Changes in reading habits ielts reading | Changes in reading habits ielts reading
What are the implications of the way we read today?
Look around on your next plane trip. The iPad is the new pacifier for babies and toddlers. Younger
school-aged children read stories on smartphones; older kids don’t read at all, but hunch over video
games. Parents and other passengers read on tablets or skim a flotilla of email and news feeds.
Unbeknown to most of us, an invisible, game-changing transformation links everyone in this picture: the
neuronal circuit that underlies the brain’s ability to read is subtly, rapidly changing and this has
implications for everyone from the pre-reading toddler to the expert adult.
As work in neurosciences indicates, the acquisition of literacy necessitated a new circuit in our species’

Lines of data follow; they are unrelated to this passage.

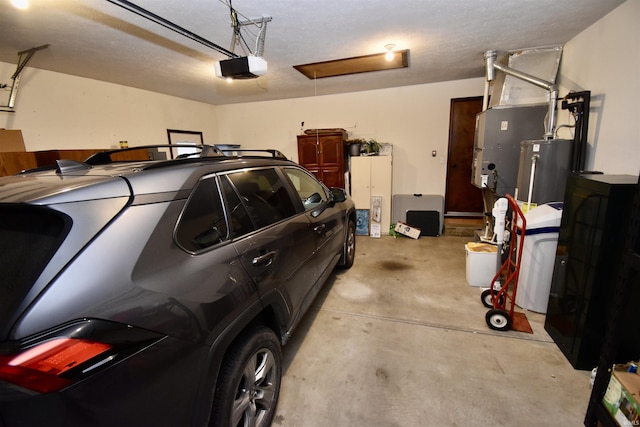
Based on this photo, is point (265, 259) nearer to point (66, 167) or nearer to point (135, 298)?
point (135, 298)

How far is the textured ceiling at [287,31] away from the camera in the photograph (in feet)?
7.46

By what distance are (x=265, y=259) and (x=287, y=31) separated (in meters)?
2.37

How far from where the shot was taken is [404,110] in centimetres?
524

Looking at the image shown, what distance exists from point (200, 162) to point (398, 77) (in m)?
4.17

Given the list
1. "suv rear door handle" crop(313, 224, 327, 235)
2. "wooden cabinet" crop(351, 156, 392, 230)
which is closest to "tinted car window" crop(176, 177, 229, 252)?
"suv rear door handle" crop(313, 224, 327, 235)

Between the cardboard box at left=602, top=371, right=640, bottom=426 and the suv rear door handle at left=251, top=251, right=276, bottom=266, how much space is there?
174 centimetres

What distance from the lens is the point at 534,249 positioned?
2422 mm

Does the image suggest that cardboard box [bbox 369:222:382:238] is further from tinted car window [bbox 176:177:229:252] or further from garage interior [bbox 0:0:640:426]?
tinted car window [bbox 176:177:229:252]

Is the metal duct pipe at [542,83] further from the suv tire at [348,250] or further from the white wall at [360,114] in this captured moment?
the suv tire at [348,250]

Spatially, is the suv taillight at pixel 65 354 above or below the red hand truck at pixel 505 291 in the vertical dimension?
above

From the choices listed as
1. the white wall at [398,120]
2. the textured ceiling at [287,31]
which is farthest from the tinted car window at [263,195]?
the white wall at [398,120]

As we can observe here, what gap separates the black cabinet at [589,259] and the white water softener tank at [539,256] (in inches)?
8.5

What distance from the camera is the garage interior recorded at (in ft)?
5.61

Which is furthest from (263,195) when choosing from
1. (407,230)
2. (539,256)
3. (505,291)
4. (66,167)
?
(407,230)
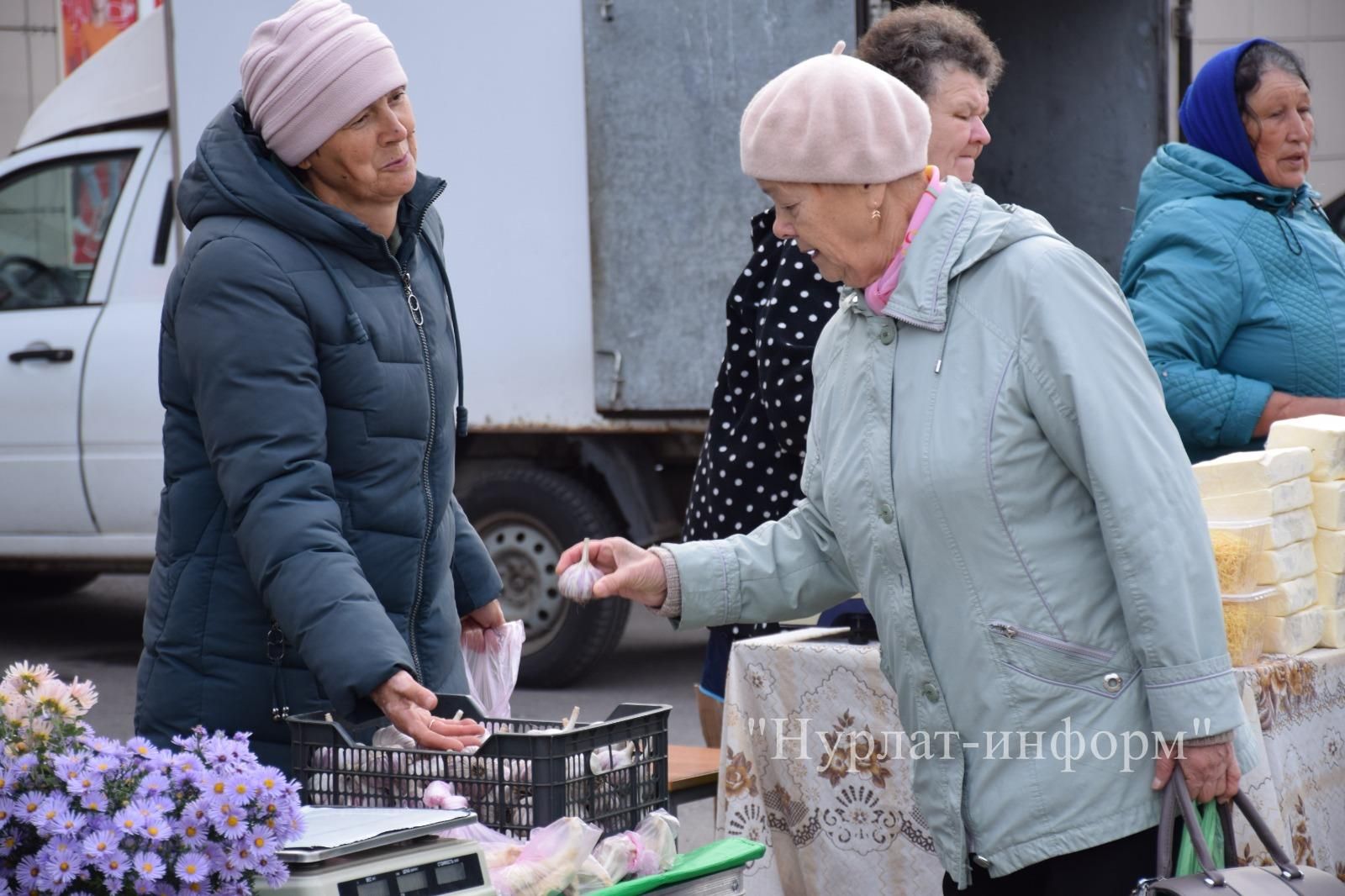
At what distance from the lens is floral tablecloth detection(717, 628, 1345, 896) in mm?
3203

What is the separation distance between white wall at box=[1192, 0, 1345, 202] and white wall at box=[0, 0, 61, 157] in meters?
8.43

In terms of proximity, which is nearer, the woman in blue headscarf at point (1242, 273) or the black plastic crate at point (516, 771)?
the black plastic crate at point (516, 771)

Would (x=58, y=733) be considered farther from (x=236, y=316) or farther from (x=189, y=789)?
(x=236, y=316)

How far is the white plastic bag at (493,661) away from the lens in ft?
9.76

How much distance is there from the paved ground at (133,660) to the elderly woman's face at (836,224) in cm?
321

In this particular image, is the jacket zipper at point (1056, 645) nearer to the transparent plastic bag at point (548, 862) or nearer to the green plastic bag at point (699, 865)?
the green plastic bag at point (699, 865)

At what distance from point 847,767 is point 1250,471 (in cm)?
95

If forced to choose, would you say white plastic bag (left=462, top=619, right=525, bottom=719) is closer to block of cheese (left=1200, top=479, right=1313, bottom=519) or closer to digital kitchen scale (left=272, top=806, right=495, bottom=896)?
digital kitchen scale (left=272, top=806, right=495, bottom=896)

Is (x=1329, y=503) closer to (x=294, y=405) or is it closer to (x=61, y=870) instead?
(x=294, y=405)

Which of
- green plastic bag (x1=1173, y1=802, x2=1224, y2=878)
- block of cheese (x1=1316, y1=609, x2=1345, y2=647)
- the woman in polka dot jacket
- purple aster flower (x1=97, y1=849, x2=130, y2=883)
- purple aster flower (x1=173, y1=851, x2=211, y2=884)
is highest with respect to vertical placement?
the woman in polka dot jacket

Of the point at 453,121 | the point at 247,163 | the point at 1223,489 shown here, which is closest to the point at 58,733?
the point at 247,163

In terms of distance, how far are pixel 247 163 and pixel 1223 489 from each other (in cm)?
191

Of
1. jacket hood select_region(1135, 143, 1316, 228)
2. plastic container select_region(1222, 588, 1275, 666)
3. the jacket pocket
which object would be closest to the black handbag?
the jacket pocket

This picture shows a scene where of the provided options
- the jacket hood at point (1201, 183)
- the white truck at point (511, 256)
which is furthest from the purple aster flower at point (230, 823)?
the white truck at point (511, 256)
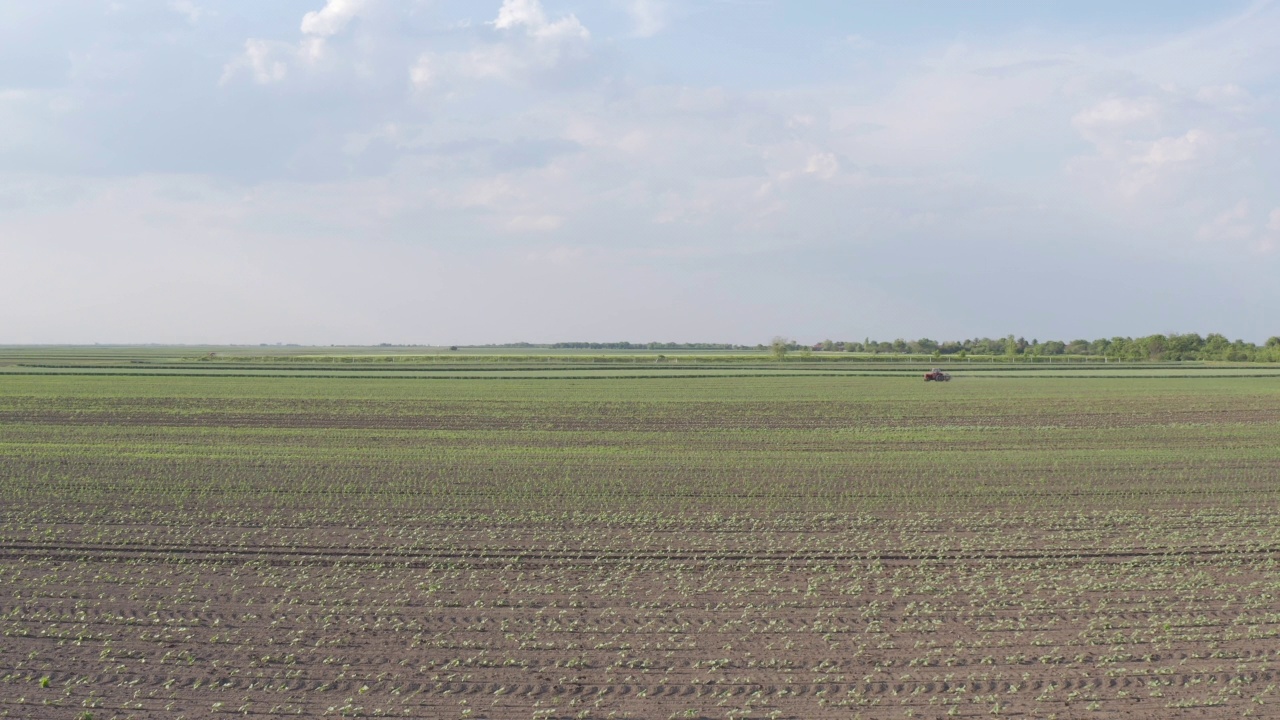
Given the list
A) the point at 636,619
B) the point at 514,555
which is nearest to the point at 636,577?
the point at 636,619

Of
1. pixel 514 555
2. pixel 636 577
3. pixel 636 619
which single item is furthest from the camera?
pixel 514 555

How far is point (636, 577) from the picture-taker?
1462cm

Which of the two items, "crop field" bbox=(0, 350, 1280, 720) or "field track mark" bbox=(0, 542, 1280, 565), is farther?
"field track mark" bbox=(0, 542, 1280, 565)

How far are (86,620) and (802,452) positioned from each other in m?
21.7

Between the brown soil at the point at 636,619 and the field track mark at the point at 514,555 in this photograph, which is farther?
the field track mark at the point at 514,555

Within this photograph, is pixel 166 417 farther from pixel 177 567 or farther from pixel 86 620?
pixel 86 620

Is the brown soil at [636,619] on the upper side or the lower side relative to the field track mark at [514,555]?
lower

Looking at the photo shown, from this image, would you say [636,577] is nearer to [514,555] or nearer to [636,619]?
[636,619]

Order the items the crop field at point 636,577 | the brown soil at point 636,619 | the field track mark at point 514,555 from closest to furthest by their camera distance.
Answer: the brown soil at point 636,619, the crop field at point 636,577, the field track mark at point 514,555

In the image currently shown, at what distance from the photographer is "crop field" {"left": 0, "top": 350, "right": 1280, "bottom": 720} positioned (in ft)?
34.1

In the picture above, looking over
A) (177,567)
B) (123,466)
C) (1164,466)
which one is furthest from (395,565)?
(1164,466)

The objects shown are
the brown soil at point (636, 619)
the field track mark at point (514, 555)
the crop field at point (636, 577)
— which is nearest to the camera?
the brown soil at point (636, 619)

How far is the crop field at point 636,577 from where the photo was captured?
10.4 m

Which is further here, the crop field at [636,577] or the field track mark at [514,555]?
the field track mark at [514,555]
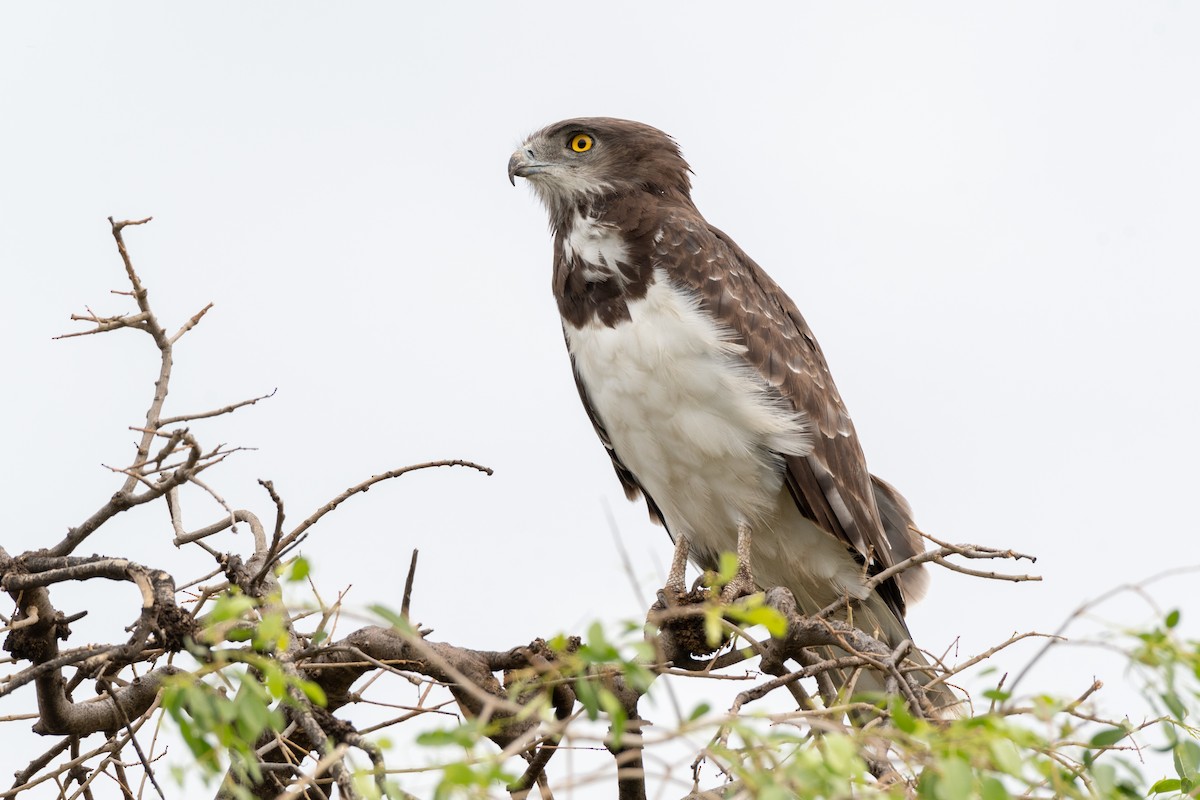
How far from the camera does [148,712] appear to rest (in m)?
4.16

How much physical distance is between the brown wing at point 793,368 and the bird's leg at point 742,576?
0.29 metres

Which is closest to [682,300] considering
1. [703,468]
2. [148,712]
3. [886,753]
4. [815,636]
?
[703,468]

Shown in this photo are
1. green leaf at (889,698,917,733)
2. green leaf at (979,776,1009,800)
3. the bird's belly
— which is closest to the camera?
green leaf at (979,776,1009,800)

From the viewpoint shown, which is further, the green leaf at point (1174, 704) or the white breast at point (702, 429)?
the white breast at point (702, 429)

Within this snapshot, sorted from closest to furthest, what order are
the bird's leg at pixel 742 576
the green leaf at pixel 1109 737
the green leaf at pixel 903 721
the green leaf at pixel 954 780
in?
the green leaf at pixel 954 780 → the green leaf at pixel 903 721 → the green leaf at pixel 1109 737 → the bird's leg at pixel 742 576

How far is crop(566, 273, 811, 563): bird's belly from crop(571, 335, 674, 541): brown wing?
0.10 metres

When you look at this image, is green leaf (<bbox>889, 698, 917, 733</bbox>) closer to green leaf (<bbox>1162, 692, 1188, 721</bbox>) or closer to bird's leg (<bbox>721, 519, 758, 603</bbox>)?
green leaf (<bbox>1162, 692, 1188, 721</bbox>)

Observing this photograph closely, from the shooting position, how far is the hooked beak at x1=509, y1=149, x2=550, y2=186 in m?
6.91

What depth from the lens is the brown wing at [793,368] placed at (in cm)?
618

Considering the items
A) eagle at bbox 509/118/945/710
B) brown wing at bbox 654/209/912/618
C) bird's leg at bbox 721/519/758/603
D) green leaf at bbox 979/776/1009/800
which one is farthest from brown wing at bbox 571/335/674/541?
green leaf at bbox 979/776/1009/800

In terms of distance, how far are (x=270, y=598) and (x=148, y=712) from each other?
180 centimetres

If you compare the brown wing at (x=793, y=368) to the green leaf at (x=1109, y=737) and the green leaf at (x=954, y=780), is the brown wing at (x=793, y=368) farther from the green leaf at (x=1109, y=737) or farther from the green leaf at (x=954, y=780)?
the green leaf at (x=954, y=780)

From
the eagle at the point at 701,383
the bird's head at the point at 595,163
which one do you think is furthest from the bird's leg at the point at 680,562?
the bird's head at the point at 595,163

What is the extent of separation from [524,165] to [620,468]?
1634 mm
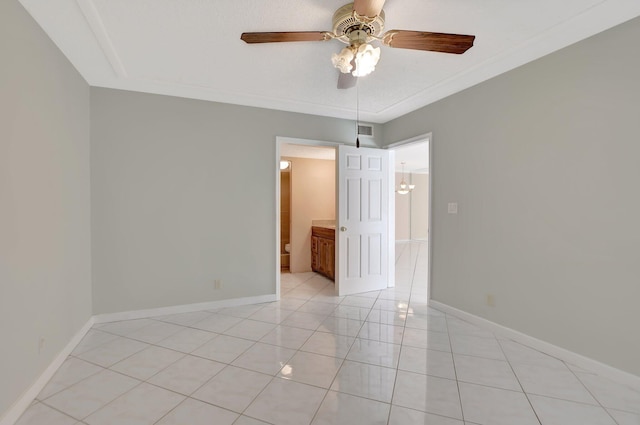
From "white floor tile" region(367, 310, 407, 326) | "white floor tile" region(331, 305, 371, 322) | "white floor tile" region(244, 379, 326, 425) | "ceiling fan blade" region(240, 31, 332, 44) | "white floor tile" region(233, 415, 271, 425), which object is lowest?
"white floor tile" region(331, 305, 371, 322)

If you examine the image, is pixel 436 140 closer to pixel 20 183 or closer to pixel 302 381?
pixel 302 381

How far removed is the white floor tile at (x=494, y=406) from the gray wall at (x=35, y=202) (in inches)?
106

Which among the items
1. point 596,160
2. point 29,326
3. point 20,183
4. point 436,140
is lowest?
point 29,326

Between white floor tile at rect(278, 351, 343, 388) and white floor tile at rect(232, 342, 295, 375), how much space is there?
0.06 metres

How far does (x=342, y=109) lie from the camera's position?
12.8 ft

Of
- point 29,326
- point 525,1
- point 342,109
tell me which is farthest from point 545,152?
point 29,326

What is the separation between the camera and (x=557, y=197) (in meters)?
2.38

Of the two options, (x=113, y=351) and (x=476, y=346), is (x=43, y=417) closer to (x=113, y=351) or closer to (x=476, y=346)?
(x=113, y=351)

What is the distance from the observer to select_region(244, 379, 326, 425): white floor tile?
5.56 ft

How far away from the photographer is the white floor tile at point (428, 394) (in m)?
1.77

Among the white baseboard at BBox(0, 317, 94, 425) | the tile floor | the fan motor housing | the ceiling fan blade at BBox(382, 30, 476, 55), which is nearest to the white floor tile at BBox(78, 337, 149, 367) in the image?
the tile floor

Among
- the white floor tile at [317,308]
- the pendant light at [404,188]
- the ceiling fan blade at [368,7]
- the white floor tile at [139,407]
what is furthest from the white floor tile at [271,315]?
the pendant light at [404,188]

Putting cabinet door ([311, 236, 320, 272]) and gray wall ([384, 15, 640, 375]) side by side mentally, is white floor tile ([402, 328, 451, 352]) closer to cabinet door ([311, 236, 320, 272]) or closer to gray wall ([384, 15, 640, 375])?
gray wall ([384, 15, 640, 375])

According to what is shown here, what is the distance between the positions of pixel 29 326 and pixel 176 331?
1.24 m
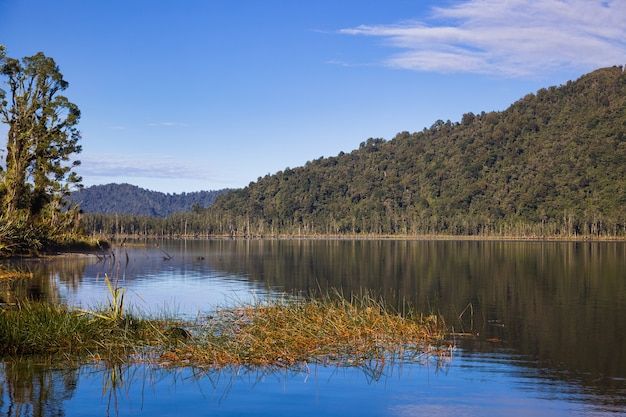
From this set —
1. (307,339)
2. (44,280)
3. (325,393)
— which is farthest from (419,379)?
(44,280)

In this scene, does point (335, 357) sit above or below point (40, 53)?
below

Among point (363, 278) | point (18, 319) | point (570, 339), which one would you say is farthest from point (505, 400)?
point (363, 278)

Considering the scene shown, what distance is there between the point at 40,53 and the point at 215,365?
5301 cm

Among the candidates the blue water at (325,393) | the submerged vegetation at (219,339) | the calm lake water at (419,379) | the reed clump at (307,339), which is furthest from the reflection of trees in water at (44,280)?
the blue water at (325,393)

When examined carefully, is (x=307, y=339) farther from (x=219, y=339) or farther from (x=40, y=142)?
(x=40, y=142)

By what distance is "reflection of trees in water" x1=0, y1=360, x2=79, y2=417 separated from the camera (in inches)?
554

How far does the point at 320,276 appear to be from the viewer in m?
56.3

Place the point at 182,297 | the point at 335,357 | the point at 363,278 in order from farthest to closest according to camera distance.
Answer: the point at 363,278
the point at 182,297
the point at 335,357

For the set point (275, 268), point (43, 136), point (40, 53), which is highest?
point (40, 53)

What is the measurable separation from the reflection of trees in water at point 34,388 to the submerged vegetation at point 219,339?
1499 millimetres

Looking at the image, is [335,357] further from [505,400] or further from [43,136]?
[43,136]

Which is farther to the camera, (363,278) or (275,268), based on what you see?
(275,268)

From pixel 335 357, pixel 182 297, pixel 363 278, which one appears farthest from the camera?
pixel 363 278

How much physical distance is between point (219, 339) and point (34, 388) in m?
6.27
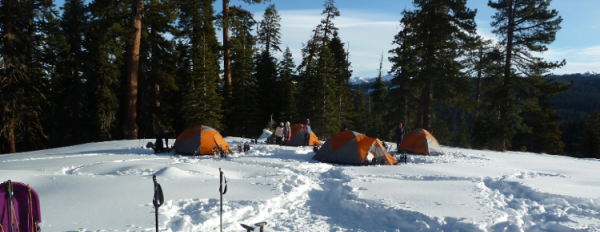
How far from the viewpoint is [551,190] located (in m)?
7.20

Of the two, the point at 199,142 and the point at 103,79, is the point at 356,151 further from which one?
the point at 103,79

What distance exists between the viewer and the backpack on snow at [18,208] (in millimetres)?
3779

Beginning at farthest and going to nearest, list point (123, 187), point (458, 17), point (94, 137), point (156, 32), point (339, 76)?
1. point (339, 76)
2. point (94, 137)
3. point (156, 32)
4. point (458, 17)
5. point (123, 187)

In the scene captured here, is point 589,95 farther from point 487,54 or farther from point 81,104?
point 81,104

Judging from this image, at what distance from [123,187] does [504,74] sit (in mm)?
23364

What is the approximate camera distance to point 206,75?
24344 millimetres

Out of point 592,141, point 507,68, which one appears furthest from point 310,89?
point 592,141

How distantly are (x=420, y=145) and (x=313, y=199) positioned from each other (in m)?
9.23

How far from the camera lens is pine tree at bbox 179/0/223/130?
23.7 m

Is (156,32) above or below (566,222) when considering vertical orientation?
above

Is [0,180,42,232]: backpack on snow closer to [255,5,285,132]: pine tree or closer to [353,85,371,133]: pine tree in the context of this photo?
[255,5,285,132]: pine tree

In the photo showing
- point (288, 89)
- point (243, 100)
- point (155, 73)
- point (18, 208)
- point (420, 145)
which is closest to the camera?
point (18, 208)

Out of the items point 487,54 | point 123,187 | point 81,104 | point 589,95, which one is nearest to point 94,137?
point 81,104

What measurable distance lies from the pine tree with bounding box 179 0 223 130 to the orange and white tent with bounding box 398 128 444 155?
49.4ft
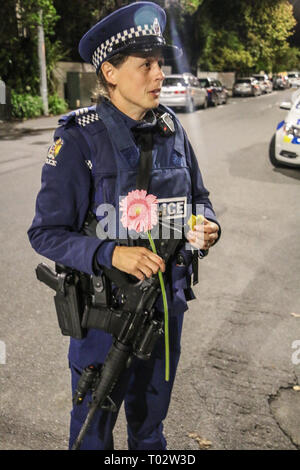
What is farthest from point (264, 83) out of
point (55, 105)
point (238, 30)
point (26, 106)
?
point (26, 106)

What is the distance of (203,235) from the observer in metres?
1.78

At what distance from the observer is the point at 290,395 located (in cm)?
293

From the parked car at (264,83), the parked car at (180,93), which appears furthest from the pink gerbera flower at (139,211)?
the parked car at (264,83)

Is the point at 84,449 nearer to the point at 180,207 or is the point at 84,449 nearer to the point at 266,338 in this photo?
the point at 180,207

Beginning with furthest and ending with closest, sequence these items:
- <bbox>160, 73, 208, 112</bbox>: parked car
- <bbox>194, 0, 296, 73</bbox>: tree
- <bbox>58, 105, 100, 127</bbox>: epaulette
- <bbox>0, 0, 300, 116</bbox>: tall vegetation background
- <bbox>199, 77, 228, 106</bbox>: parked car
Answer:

brain more than 6,000 years ago. That circuit evolved from a very simple mechanism for decoding basic
information, like the number of goats in one’s herd, to the present, highly elaborated reading brain. My
research depicts how the present reading brain enables the development of some of our most important
intellectual and affective processes: internalized knowledge, analogical reasoning, and inference;
perspective-taking and empathy; critical analysis and the generation of insight. Research surfacing in
many parts of the world now cautions that each of these essential ‘deep reading’ processes may be under
threat as we move into digital-based modes of reading.